==== Records supplied

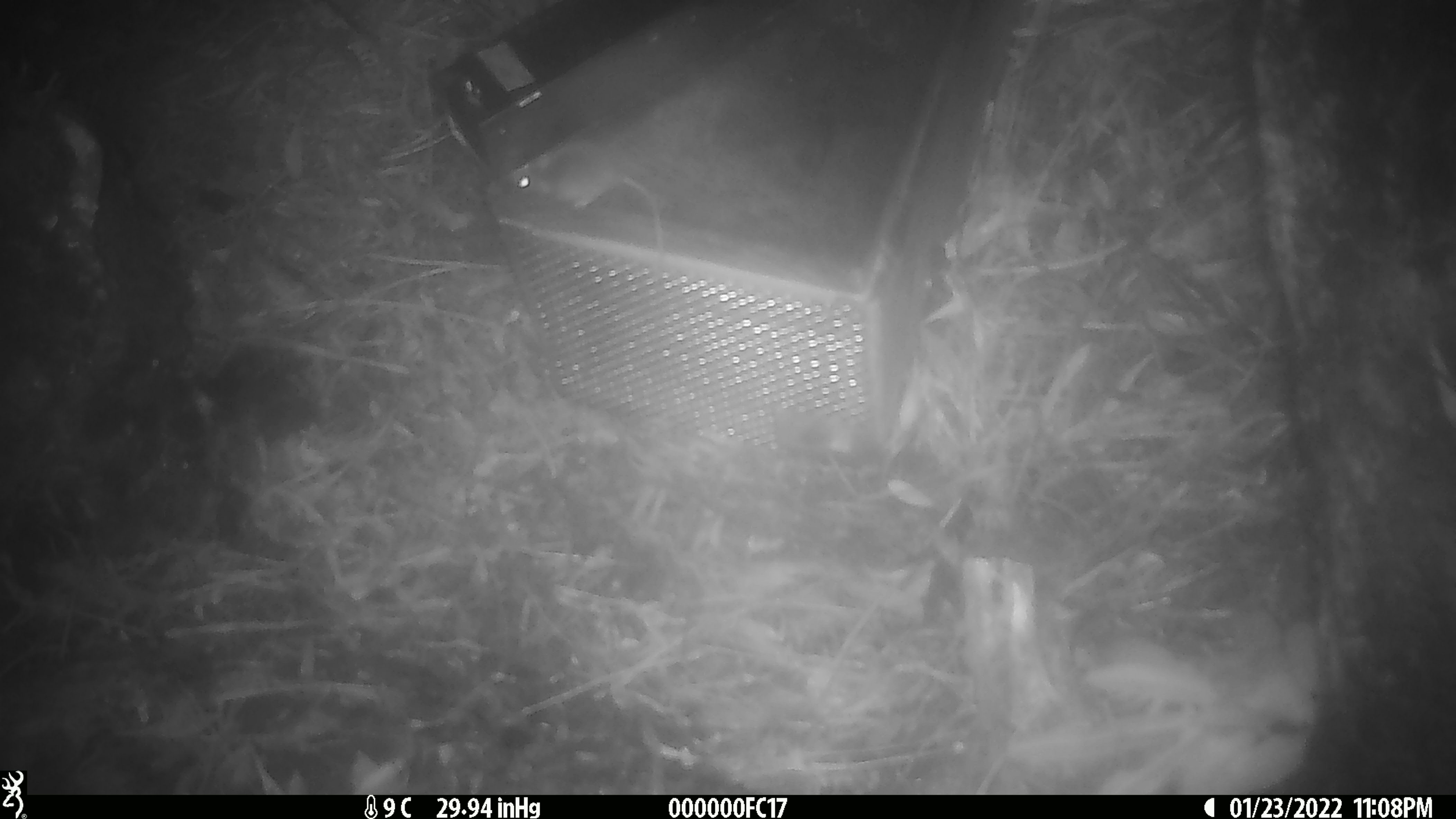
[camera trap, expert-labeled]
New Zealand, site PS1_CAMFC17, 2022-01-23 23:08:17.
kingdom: Animalia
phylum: Chordata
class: Mammalia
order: Rodentia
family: Muridae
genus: Mus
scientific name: Mus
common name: mouse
Mouse (Mus).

========

§ **Aim of the task**
Are you able to set down all the lines above exactly, without any pictures?

§ **Solution to this problem**
[camera trap, expert-labeled]
New Zealand, site PS1_CAMFC17, 2022-01-23 23:08:17.
kingdom: Animalia
phylum: Chordata
class: Mammalia
order: Rodentia
family: Muridae
genus: Mus
scientific name: Mus
common name: mouse
Mouse (Mus).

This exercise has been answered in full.